Come pulire un impianto dentale? Scopri i consigli e gli strumenti adatti per una corretta igiene e manutenzione

Un impianto dentale ben eseguito è una soluzione definitiva al problema della perdita dei denti, ma richiede qualche attenzione particolare. Proprio come per i denti naturali o le protesi tradizionali, la pulizia degli impianti dentali è fondamentale per garantire una corretta manutenzione e preservarli nel tempo. L'igiene quotidiana non dovrebbe essere mai trascurata, per evitare l'accumulo di placca e impedire lo sviluppo di infezioni o infiammazioni intorno alle protesi. Benché le differenze rispetto alle normali operazioni di pulizia dei denti siano minime, ci sono alcuni accorgimenti utili per pulire bene un impianto dentale. Ecco i nostri consigli. 

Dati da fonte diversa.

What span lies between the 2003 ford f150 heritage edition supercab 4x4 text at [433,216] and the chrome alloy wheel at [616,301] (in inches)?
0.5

Manutenzione e pulizia degli impianti dentali

L’igiene dopo un impianto dentale è indispensabile a un suo corretto mantenimento nel tempo. La pulizia riguarda sia la parte di impianto che attraversa la gengiva, sia la struttura protesica sovrastante, ovvero i denti artificiali. Già subito dopo l’inserimento, i denti circostanti devono essere puliti accuratamente per evitare che la ferita possa essere contaminata.

Nelle due-tre settimane successive, si consiglia di lavare i denti con uno spazzolino chirurgico morbido, indicato per l’igiene post-operatoria, e di praticare frequenti sciacqui con collutorio specifico o gel a base antimicrobica. Ma anche dopo il periodo di guarigione, la pulizia della protesi dentale fissa non può mai essere trascurata. 

Per prendersi cura degli impianti dentali, occorre spazzolare i denti regolarmente e con la massima cura, per evitare che l’accumulo di placca degeneri in infiammazioni. Queste ultime potrebbero portare alla formazione di tasche intorno agli impianti o alla perimplantite, un’infiammazione molto profonda e dolorosa che può degenerare nella distruzione dell’osso intorno all’impianto.

La corretta pulizia quotidiana, andrebbe sempre unita a visite periodiche di controllo dal dentista (dalle 2 alle 4 volte l’anno) e a sedute di igiene dentale. Per precauzione, ti consigliamo anche una radiografia di controllo almeno una volta l’anno, per valutare lo stato di salute dell’osso intorno agli impianti.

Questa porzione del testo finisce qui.